Posted on 09/10/2004 3:46:54 AM PDT by carton253
He STILL was a great General regardless...
Thanks....here is a link for your interest:
http://www.battleoffranklin.com/
Good luck.
Actually, even great Generals can make mistakes. Napoleon was a military genius, but he did make mistakes. Robert E. Lee did as well at Gettysburg.
Wow! For all that to happen...Lee would have had to be operating under a different stated objective, which he was not.
But breaking a line and exploiting it are two different things. Imagine Armstead's units in a pocket, surrounded by the Union forces on each side with enfilade fire, and in front of them by the entire Yankee reserve, and
Okay...but there is so much you are leaving out... If the plan of attack had been carried out as directed, then Armstead would not have been surrounded. His brigade would have been folding up the Union Line into Ewell's and Hill's waiting arms.

What to work on:
Return the passage of the forum discussion that runs from "Thanks....here is a" up to and including "well at Gettysburg.", copied word for word.

Supplied data:
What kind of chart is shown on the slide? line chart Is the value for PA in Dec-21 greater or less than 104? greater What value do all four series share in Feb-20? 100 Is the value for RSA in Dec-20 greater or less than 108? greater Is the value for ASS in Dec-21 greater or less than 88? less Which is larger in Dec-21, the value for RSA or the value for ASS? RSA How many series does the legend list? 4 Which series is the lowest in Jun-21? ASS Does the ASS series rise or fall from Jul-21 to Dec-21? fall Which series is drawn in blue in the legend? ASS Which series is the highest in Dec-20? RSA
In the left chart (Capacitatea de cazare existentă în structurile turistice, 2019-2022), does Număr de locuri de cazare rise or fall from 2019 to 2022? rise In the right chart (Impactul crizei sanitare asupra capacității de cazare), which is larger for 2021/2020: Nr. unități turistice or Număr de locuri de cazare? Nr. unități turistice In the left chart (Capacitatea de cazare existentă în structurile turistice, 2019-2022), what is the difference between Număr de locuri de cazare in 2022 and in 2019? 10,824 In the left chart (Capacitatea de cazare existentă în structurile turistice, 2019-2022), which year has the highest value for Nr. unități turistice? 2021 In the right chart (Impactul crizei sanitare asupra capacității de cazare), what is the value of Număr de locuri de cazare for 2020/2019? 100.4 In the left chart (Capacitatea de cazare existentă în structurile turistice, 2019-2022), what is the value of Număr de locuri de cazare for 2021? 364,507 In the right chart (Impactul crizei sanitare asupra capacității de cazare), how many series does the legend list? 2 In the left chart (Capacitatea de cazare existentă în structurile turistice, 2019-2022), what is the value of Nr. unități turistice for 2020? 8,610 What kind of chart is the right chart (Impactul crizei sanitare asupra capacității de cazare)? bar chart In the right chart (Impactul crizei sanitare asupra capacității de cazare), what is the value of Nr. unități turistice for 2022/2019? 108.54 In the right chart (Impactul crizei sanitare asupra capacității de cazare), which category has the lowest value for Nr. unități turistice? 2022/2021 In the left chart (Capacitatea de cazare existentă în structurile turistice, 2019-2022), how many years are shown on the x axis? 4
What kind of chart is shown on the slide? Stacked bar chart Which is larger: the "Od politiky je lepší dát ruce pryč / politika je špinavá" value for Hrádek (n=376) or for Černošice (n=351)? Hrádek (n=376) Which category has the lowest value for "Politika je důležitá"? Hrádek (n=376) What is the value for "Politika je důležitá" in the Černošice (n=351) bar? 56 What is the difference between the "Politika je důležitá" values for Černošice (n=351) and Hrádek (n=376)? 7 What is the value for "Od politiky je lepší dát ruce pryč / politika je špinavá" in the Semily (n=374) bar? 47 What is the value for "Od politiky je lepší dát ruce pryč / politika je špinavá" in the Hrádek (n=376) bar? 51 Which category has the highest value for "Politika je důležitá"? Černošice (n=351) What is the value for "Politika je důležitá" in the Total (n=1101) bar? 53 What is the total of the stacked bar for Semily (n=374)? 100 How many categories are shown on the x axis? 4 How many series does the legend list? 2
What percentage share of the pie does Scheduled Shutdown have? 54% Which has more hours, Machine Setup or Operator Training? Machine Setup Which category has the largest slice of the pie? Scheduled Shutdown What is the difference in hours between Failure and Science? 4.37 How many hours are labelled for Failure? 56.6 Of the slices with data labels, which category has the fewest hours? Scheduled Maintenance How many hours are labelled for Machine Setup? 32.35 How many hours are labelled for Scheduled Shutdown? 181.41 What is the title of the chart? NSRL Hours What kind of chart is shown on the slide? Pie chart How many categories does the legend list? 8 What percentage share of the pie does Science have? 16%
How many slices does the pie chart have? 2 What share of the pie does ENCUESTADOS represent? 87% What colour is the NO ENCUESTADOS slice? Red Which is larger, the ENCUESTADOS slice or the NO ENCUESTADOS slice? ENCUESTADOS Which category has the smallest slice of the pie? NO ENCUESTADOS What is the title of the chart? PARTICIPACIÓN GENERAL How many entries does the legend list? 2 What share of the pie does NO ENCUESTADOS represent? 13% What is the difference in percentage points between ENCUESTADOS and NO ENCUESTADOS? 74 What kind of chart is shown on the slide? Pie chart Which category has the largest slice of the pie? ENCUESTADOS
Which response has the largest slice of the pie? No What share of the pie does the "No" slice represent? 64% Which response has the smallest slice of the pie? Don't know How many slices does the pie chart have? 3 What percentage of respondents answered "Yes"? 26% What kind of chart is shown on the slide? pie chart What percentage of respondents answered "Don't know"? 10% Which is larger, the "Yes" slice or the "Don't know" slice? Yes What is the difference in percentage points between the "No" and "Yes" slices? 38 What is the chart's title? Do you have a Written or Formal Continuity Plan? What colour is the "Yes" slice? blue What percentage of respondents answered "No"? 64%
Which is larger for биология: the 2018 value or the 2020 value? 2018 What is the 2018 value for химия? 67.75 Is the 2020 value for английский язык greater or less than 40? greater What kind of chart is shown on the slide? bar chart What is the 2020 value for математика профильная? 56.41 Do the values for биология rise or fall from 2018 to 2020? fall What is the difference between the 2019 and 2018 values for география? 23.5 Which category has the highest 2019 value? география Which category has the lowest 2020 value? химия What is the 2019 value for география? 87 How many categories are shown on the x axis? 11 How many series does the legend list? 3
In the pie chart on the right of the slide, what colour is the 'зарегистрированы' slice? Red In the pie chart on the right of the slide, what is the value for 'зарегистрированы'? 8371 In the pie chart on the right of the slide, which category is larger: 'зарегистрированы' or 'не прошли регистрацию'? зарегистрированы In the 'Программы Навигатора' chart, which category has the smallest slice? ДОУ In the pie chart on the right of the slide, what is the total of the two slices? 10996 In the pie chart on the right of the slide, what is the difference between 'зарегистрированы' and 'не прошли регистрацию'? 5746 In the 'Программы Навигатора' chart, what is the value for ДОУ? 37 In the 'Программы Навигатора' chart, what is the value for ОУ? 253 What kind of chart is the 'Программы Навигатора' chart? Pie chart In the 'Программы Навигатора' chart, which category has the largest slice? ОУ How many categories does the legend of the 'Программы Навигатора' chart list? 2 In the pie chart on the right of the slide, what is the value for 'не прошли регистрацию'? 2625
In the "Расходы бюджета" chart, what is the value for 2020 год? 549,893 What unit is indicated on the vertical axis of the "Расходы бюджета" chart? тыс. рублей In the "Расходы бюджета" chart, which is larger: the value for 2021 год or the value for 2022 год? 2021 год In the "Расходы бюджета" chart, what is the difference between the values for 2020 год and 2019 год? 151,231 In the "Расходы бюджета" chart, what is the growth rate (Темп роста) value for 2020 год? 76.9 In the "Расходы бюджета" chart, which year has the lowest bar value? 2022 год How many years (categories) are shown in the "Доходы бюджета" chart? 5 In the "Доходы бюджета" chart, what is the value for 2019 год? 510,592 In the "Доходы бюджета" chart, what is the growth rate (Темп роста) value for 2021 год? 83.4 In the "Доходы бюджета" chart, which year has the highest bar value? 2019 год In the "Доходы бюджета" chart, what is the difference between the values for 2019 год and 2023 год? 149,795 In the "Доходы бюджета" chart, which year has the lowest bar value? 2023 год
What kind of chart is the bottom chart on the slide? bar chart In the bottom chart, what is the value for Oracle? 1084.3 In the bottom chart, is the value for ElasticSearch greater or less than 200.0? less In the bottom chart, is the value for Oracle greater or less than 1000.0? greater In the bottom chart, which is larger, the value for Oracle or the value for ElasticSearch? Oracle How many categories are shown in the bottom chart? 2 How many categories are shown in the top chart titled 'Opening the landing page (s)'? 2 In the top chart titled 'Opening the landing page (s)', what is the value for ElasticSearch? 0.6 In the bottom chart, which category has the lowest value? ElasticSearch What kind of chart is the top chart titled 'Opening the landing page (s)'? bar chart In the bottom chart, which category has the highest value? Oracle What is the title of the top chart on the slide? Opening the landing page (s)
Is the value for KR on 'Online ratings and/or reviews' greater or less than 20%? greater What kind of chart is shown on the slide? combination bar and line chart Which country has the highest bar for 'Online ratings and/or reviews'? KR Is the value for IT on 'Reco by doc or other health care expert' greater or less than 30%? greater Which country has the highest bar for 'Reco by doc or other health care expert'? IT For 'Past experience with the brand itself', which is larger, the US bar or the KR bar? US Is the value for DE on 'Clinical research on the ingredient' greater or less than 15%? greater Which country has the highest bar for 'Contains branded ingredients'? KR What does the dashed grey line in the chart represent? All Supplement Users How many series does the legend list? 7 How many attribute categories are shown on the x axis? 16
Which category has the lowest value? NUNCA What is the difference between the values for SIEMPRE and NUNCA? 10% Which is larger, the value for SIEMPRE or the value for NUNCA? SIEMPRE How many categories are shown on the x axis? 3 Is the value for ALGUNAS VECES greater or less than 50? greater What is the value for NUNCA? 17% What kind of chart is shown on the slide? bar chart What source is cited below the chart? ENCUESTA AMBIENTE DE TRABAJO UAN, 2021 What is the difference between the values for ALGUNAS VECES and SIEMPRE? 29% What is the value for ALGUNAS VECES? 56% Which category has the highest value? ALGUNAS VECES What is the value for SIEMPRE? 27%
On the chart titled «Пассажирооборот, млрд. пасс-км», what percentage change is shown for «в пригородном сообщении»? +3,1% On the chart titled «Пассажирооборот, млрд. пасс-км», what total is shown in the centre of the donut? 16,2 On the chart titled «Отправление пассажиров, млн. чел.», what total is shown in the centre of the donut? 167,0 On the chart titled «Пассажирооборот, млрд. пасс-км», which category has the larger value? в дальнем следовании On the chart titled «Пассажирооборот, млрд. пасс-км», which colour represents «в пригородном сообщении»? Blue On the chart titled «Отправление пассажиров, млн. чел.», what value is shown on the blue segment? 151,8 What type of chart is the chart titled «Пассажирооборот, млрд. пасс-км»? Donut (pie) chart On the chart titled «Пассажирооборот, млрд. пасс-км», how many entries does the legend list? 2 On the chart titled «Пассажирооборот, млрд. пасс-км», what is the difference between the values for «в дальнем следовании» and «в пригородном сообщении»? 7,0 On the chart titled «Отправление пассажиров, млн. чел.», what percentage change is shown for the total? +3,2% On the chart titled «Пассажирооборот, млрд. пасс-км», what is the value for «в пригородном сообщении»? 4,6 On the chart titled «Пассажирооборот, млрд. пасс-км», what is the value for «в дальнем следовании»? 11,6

Answer box:
Thanks....here is a link for your interest:
http://www.battleoffranklin.com/
Good luck.
Actually, even great Generals can make mistakes. Napoleon was a military genius, but he did make mistakes. Robert E. Lee did as well at Gettysburg.